An instrinsic detector presents an unique challenge of not adding overheads, and not changing the runtime characteristics of original program with side effects. Authors use two interesting primitives to mitigate side effect risk.

Memory side effects may arise from errors in copying the context of a call from the original program into the Watchdog. E.g. copying entire state will increase memory cost and slowness. Watchdogs use immutability analysis to refer immutable objects by reference. Mutable objects are lazily copied, several heuristics like weak_ref, hash and versions are used to ensure high fidelity between the actual call and mimicked call in watchdog.

IO side effects are mitigated by using safe redirections to ensure the same resource doesn’t face contention. E.g. redirect calls to actual file to a test only file. Or, for socket IO, rewrite as a ping operation.

Idempotency is a requirement since the Watchdogs may end up calling a non-idempotent resource whose state may have changed by the actual call.

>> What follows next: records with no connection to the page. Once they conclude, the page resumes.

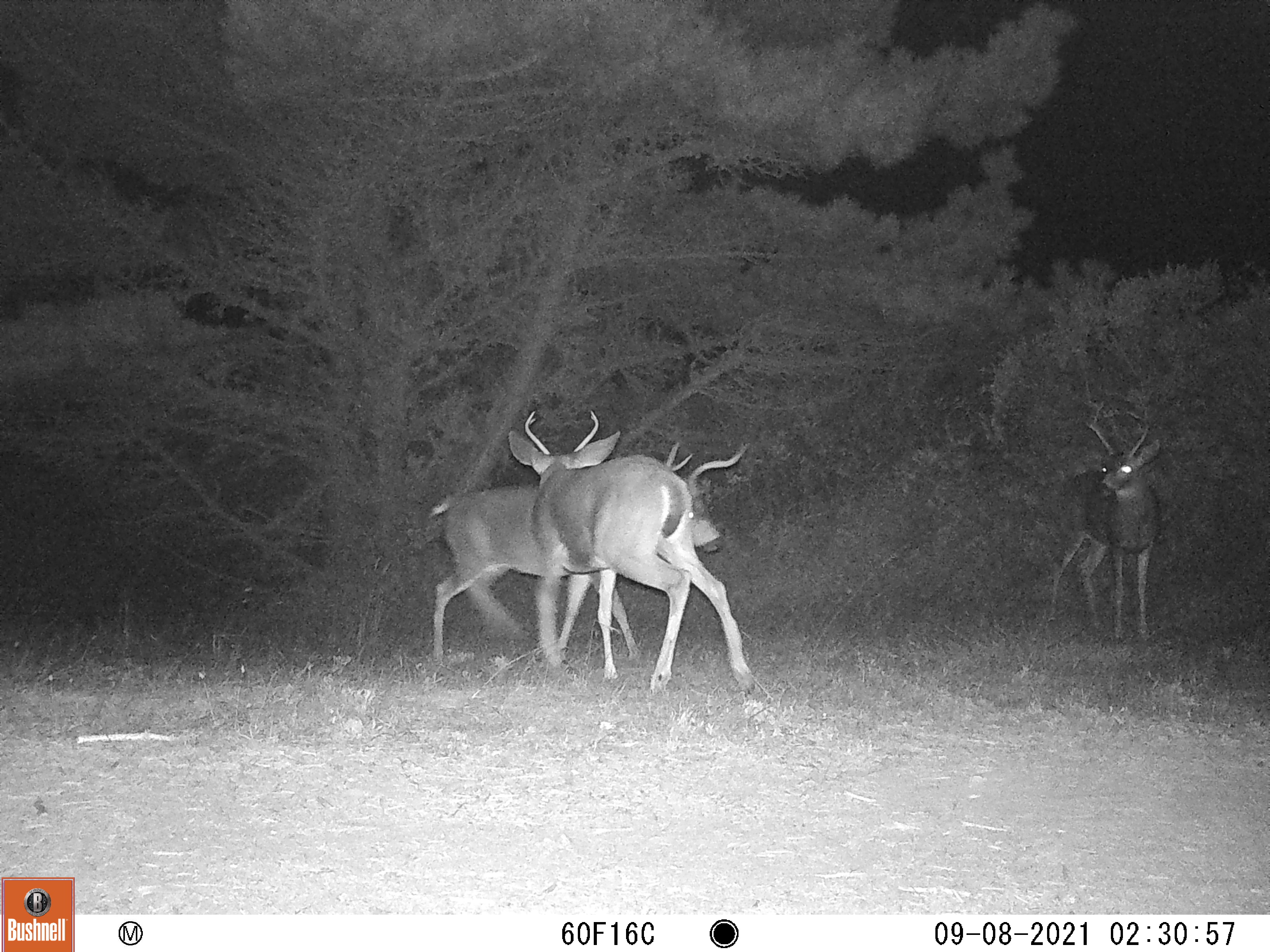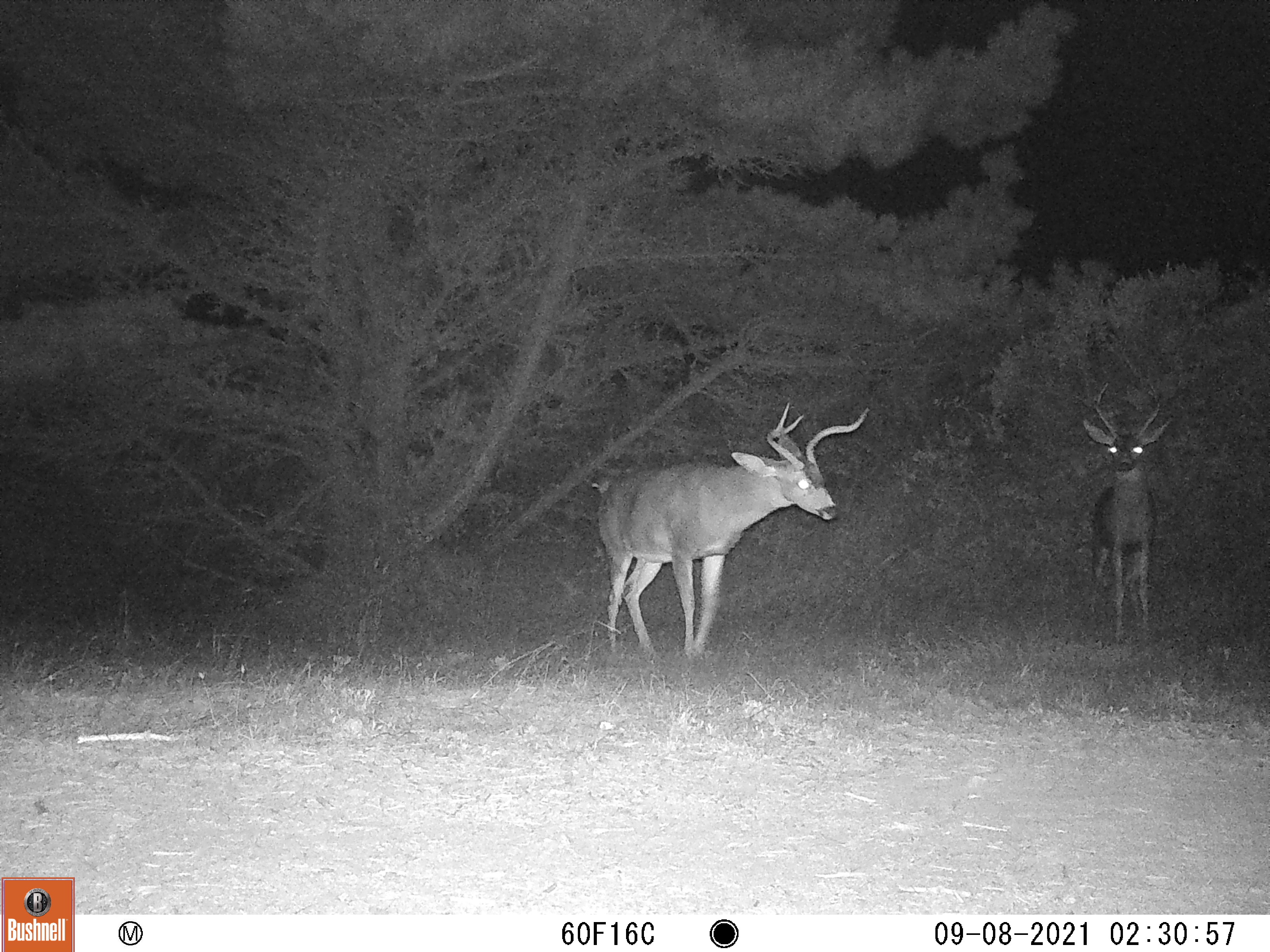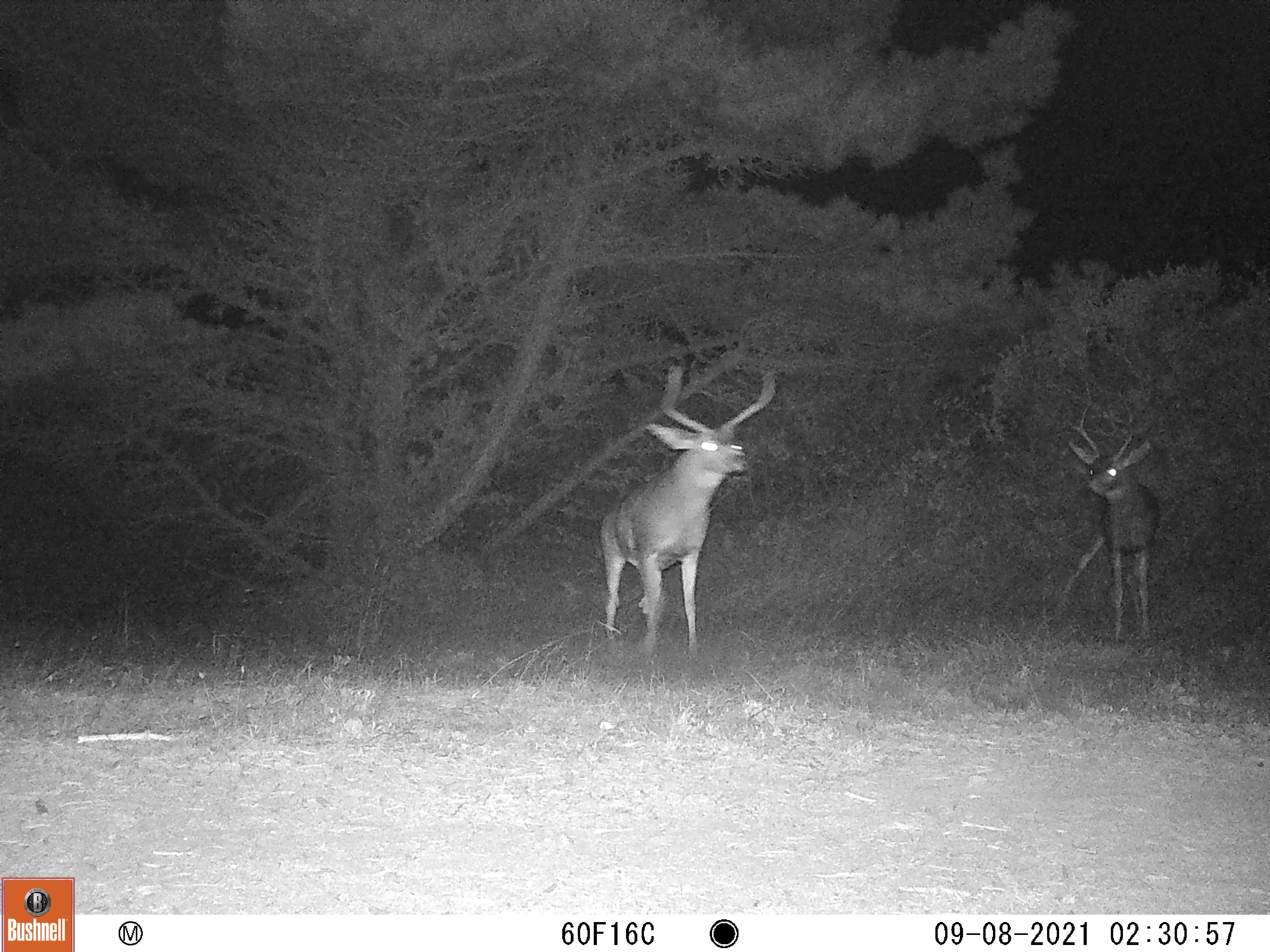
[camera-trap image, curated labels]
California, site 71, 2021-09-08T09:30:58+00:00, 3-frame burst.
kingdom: Animalia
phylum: Chordata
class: Mammalia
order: Artiodactyla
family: Cervidae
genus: Odocoileus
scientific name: Odocoileus hemionus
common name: mule deer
Mule deer (Odocoileus hemionus).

This is solved by generating idempotent wrappers over the non-idempotent calls e.g. streams etc. and modifying the original program to use the wrapper. The wrapper guards the original call with a critical section and notes the context of the caller. Both the original program and watchdog calls the wrapper. If original program’s call hangs, watchdog will timeout due to the critical section.

Conclusion

Authors evaluate Watchdogs with the baseline detectors like heartbeats, signals, probes or clients. All the detectors are tested against 22 realworld failures. Watchdogs are able to detect 90% of the faults and can pinpoint an error to the faulty instruction in 55% of the cases.

Overall, I found the paper to be a great read. Articulation of the problem with real world data from complex opensource projects is informative. Also appreciate the breadth of tools considered for evaluation, and the special notes around the challenges in side effects and idempotency.

As a practitioner, I’ve seen most of the extrinsic detectors mentioned in the paper being used in large scale systems. In my experience, Heartbeats are often used as macro indicators of a service health. Seen them in a few other forms like test in production. I’ve used signal based analysis mostly for observing rollouts.

On the intrinsic side, I’ve had positive experiences with Client based mechanisms in one of the past projects. We used to measure a Quality of Service (qos) metric for each calls to downstream systems. Such metrics will have associated alarms to notify any errors. This is one mechanism that I continue to be a big fan of :) We will look at the Panorama paper sometime in future.

My only wishlist for the paper will be around making the OmegaGen tool available for the community to try out.